## EJERCICIO
Reproduce sin cambios un trozo del texto sobre la tragedia inesperada: empieza en la parte que contiene "Todo lo que" y para después de "sin esa gasolina.".

## FRAGMENTO DEL DOCUMENTO
★ ★ ★

Esta tragedia inesperada, desatada cual fuego a partir de un pequeña chispa en el país que inventó la pólvora, ha venido a traer muchas dudas pero también algunas certezas. Las dudas no cesan e, incluso, se incrementarán, pero las certezas pueden ser el ancla de este navío que parece ir a la deriva o, incluso, hundirse como resultado de los torpedos que el egoísmo del ser humano, bañado en el barniz falaz de una globalización cruel, ha desatado contra su propia especie.

Todo lo que fue parece que ya no es o tendrá que ser de otra forma. Los abrazos, los besos, las caricias, alimentos del amor cotidiano, irán a menos durante un tiempo y esperemos que, a fuerza de no practicarlos, no los olvidemos. El automóvil del aprecio no funciona sin esa gasolina.

Dábamos muchas cosas por sentado y hemos visto que son prestadas por el destino o la suerte y que, en un momento dado, todo salta por los aires en una explosión donde lo más simple es, casi siempre, lo más preciado. Tiempos de cambio, asumiendo que no podemos seguir así y aceptando que nadie tiene una solución brillante. Necesitamos parar, respirar, mirar a los demás para ver si están bien y seguir adelante. La hoja de ruta ya no puede ser diseñada en beneficio de unos pocos sino pensando en la mayoría. Ése, y no otro, es el mayor reto.

Muchas dudas, es cierto, pero también algunas certezas. Hemos visto a gente que da lo mejor de sí, individuos desconocidos para la mayoría, vestidos con batas blancas de bondad o con uniformes de grandeza mientras esperas tu turno en una cola de un supermercado. Anónimos que conducen camiones a cualquier hora del día o de la noche mientras sus ojeras de cansancio son borradas por el convencimiento de que a nadie le faltará la comida mañana.

Vecinos, que sólo rozabas con un buenos días, poniendo carteles en la entrada del edificio para hacer ver que quieren ayudar y dibujando así la grandeza de su corazón. Pequeños actos individuales, en fin, que parecen diseñados para crear una colectividad mejor.

★ ★ ★

## EXTRACTOS DE DATOS
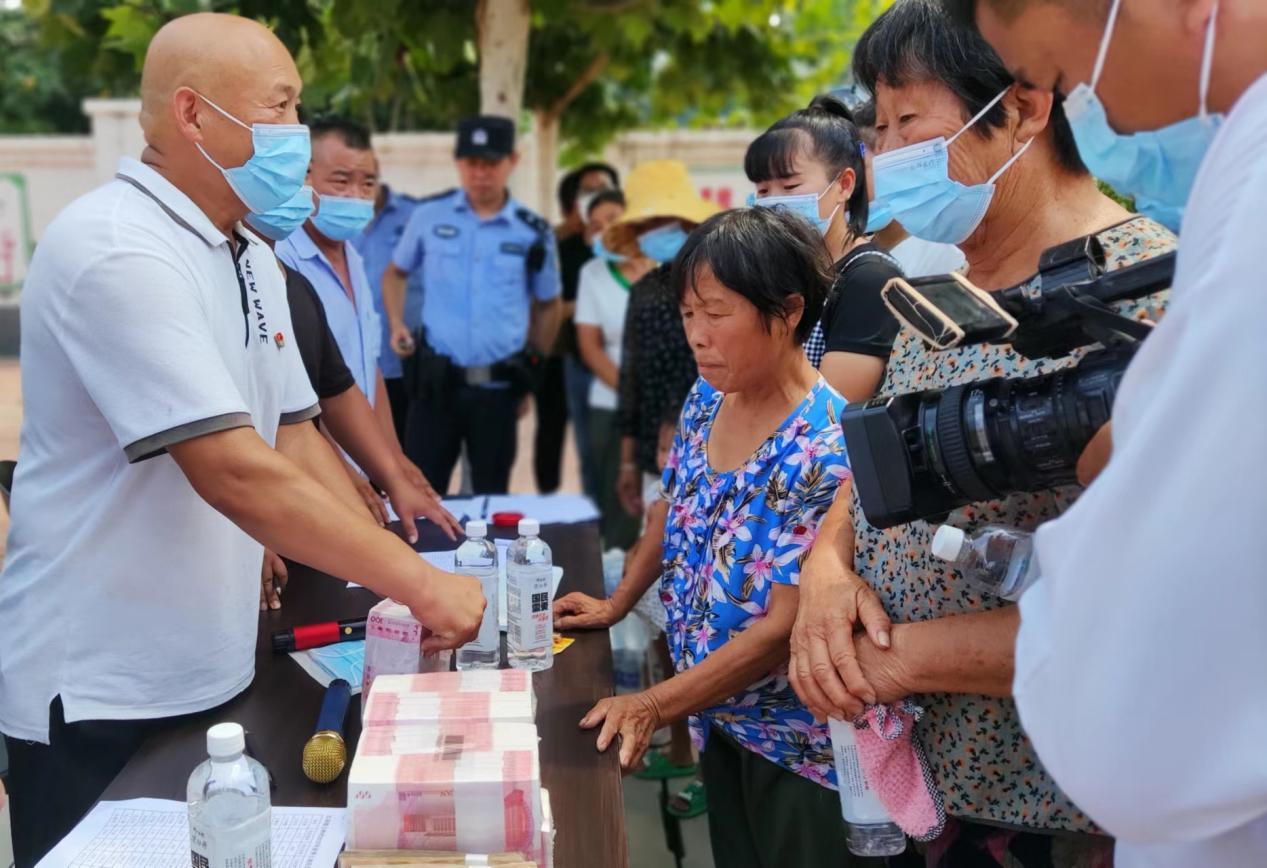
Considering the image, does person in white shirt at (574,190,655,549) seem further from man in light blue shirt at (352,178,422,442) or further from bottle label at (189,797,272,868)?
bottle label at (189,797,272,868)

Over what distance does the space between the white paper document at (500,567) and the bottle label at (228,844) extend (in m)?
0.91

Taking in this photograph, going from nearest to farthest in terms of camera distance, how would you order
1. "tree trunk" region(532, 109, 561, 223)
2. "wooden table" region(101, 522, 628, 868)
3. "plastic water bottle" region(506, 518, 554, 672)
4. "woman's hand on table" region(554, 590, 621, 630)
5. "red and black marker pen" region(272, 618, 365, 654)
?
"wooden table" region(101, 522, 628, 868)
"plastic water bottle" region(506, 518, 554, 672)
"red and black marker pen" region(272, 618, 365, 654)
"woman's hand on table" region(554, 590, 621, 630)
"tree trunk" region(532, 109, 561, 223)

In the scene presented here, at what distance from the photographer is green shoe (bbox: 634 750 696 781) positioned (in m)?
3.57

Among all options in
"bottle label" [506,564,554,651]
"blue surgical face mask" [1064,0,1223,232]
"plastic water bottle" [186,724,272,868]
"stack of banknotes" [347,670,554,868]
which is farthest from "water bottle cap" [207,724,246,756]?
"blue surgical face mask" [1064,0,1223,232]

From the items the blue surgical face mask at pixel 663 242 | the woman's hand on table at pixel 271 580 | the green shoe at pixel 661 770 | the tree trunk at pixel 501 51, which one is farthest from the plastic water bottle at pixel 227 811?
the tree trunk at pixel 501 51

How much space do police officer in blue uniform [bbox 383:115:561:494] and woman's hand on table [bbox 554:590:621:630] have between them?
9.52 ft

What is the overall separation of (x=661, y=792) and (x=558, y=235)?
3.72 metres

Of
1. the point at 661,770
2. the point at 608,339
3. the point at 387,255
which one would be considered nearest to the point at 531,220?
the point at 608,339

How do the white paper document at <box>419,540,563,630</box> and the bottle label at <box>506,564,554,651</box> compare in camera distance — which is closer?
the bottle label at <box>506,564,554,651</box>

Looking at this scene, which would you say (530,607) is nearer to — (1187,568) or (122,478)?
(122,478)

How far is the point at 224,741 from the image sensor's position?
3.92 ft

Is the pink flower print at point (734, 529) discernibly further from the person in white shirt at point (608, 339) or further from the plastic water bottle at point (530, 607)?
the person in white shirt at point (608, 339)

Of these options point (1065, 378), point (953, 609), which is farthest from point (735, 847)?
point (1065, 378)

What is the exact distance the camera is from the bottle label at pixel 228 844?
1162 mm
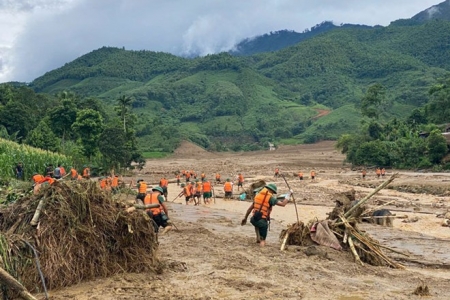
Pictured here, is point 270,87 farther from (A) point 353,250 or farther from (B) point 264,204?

★ ★ ★

## RESULTADO
Todo lo que fue parece que ya no es o tendrá que ser de otra forma. Los abrazos, los besos, las caricias, alimentos del amor cotidiano, irán a menos durante un tiempo y esperemos que, a fuerza de no practicarlos, no los olvidemos. El automóvil del aprecio no funciona sin esa gasolina.